In practice, this means approximately:

• Reservation form data: up to 1 year after the date of your reservation
• Contact form data and related correspondence: up to 1 year after our last contact on the same topic
• Technical website logs: up to 12 months after collection
• Analytics data: for a period that is proportionate to our need for statistics and in line with the retention settings of our analytics tool
• Guest Wi-Fi logs: for a limited time necessary for security and troubleshooting, after which they are deleted or anonymised

After these periods, data are deleted or anonymised, unless we are legally obliged to keep them longer (for example in the context of a dispute).

8. Cookies and analytics

Our website uses cookies and similar technologies.

• Essential cookies are necessary for the functioning of the site (for example to remember technical settings) and may be placed without your consent.
• Analytics cookies help us understand how the site is used (for example which pages are visited and how often) so we can improve our services.

Where required by law, we will ask for your consent for non-essential cookies via a cookie banner or similar mechanism. You can withdraw your consent at any time through your browser settings or via the cookie settings on our website (if available).

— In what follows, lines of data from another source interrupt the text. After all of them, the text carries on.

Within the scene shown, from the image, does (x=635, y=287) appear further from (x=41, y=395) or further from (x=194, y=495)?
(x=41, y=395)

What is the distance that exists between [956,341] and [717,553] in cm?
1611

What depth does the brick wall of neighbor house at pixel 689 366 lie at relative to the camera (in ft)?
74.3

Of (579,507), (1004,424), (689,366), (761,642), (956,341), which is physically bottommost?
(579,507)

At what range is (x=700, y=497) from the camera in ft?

More detailed information about the cookies used can be provided on request and may also be included in a separate cookie policy.

9. How we protect your data

We take appropriate technical and organisational measures to protect your personal data, including:

• Use of HTTPS/SSL encryption on the website
• Hosting with a professional provider (OVH) in data centres with appropriate security measures
• Restricted access to personal data to those who need it to perform their job
• Protection of systems containing personal data with passwords and other security controls
• Regular updates of our CMS and server software
• Backups of our website and database

These measures are intended to prevent unauthorised access, loss, misuse or alteration of your personal data. Despite our efforts, no system can guarantee absolute security.

10. Your rights

Under the GDPR, you have the following rights regarding your personal data:

• Right of access: to know whether we process your data and to obtain a copy of it
• Right to rectification: to have incorrect or incomplete data corrected
• Right to erasure: to have your data deleted in certain cases ("right to be forgotten")
• Right to restriction: to limit the processing of your data in certain circumstances
• Right to object: to processing based on our legitimate interests, on grounds relating to your particular situation
• Right to withdraw consent: where processing is based on your consent, you can withdraw it at any time
• Right to data portability: to receive the data you have provided to us in a structured, commonly used and machine-readable format and to transmit it to another controller, where applicable

You can exercise these rights by contacting us using the details in section 11. We may ask you for additional information to verify your identity. We will handle your request as soon as reasonably possible and within the time limits laid down by the GDPR.

11. Contact

For questions about this privacy policy or about the processing of your personal data, or to exercise your rights, you can contact us at:

Vishoek
Visserskaai 37, 8400 Oostende, Belgium

Email: info@vishoek.be
Phone: +32 497 70 80 90

12. Changes to this privacy policy

We may update this privacy policy from time to time, for example to reflect changes in the law or in the way we process personal data. The most recent version is always available on our website. The "last updated" date at the top of this page indicates when it was last revised.